Sneaky little algae that pop up from the mud of a bay, attack fish with a deadly toxin, then quickly retreat may explain some mysterious fish kills in the Chesapeake and other East Coast waters.
North Carolina researchers recently discovered the new species -- nearly by mistake -- then found it at the scene of a crime: a major fish kill in May in Pamlico Sound along the coast of North Carolina. While scientists have not yet looked for the algae species in Chesapeake Bay waters, it has sparked their curiosity because it could explain numerous fish kills, particularly of menhaden, in the Chesapeake and tidal portions of its tributaries.
"Fish diseases and unexplained fish kills have been dramatically increasing in our estuaries. And around the world there is a lot of evidence beginning to accumulate that there are increasing numbers of toxic algaes," said JoAnn M. Burkholder, who discovered the algae.
Some scientists have speculated that the increase in these algae is a result of pollution, in particular phosphorus and nitrogen, both common in the Chesapeake. "I think the algae have always existed, but we are creating a more hospitable environment for their growth," said Dr. Burkholder, assistant professor of aquatic botany at North Carolina State University in Raleigh.
Maryland Department of Natural Resource fisheries scientists will begin looking for the algae this spring and summer, said Eric May, coordinator of the fish disease program at the DNR. But he cautioned there is only circumstantial evidence of the algae and some laboratory findings.
However, he said, the algae would explain some thousands of deaths of menhaden, an important species of fish harvested for use as bait in crab pots and for its oil. In those cases the fish died after they were seen spinning around disoriented.
The algae might also be linked to other fish kills in Maryland, which average about 22 a year and involve about 50 to 100 fish each time.
A search for the algae began when Dr. Edward J. Noga, an associate professor at the North Carolina School of Veterinary Medicine, brought some water back from the Pamlico Sound to grow fish in. Everything died.
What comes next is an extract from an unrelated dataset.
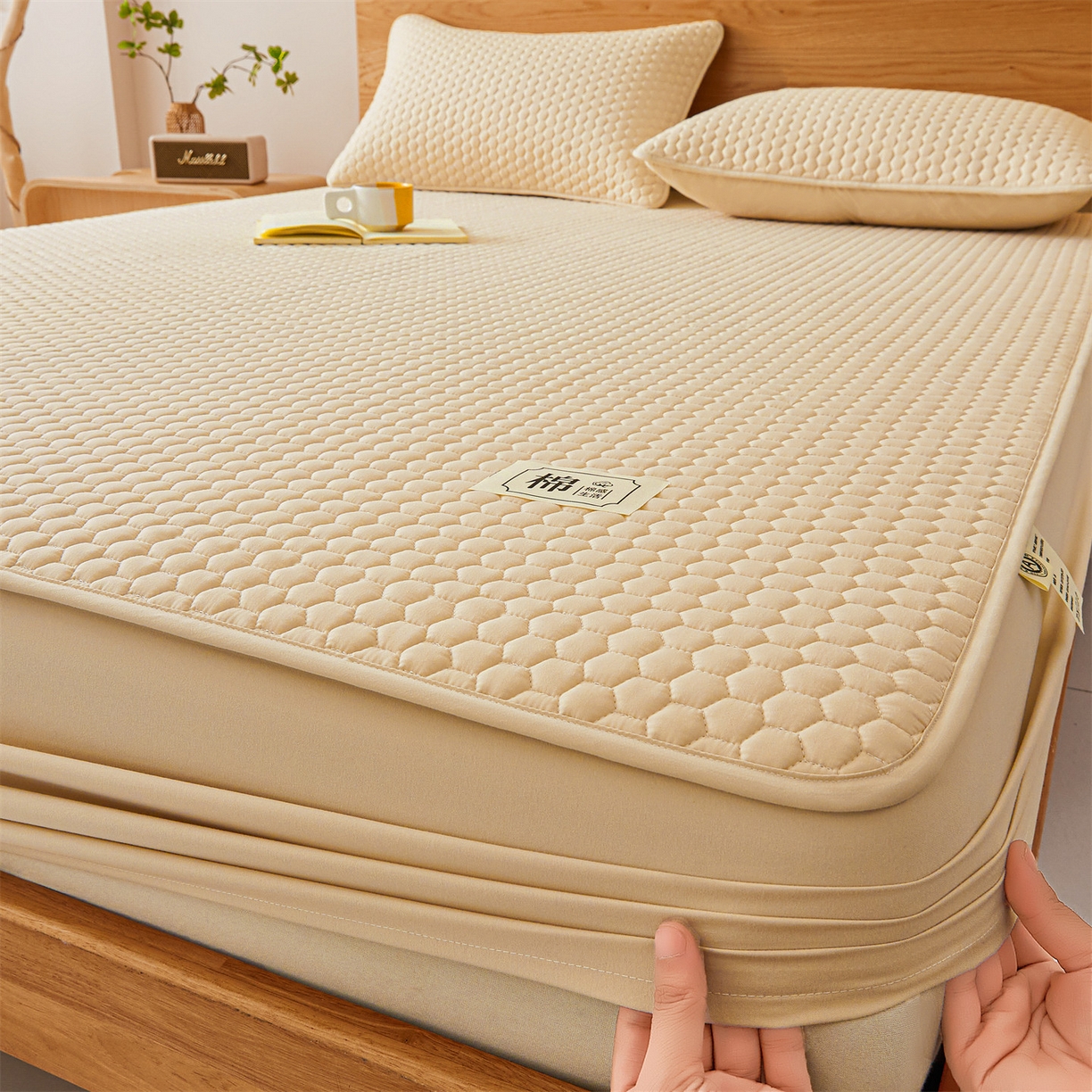 91家纺网 家纺一手货源 找家纺 居眠 2026新款蜂巢-防水夹棉棉花床笠 蜂巢-卡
He checked the water sample for heavy metals and pesticides and other likely suspects but couldn't find a culprit, until he found a microscopic plant.
Later tests showed that the algae killed everything from guppies to goldfish to flounder, menhaden, croaker and spot in the laboratory.
The next step was to find it in nature. In May, North Carolina biologists sampled water while fish were dying in the Pamlico Sound and found the new species. Since then, it has been found during several other fish kills, and 1988 records implicate it in 25 percent of the kills that year in North Carolina.
One of the reasons the toxic algae went undetected is that they are so sneaky. During most of its life, the alga wraps itself in V VTC hard shell and sits like a blob on the bottom of a river or bay. When it picks up the scent of fish above -- probably the excretion of an amino acid in fish -- it emerges and hands out a toxin so potent it kills fish in minutes. "As soon as the fish are dead, it loses interest and goes back down," she said.
So unless researchers sampled the water during the time of the kill, they could not find the algae, which is currently unnamed.
"We did have frequent sightings of spinning menhaden, but we could never get our collective acts together so that we could be on top of the menhaden while they were dying," Dr. May said. Because the fish die so quickly from the toxin, there is little likelihood that either humans or other fish would consume a stricken fish.
However, Ms. Burkholder said, in the laboratory, the toxin may accumulate more slowly in shellfish and could present a risk to humans.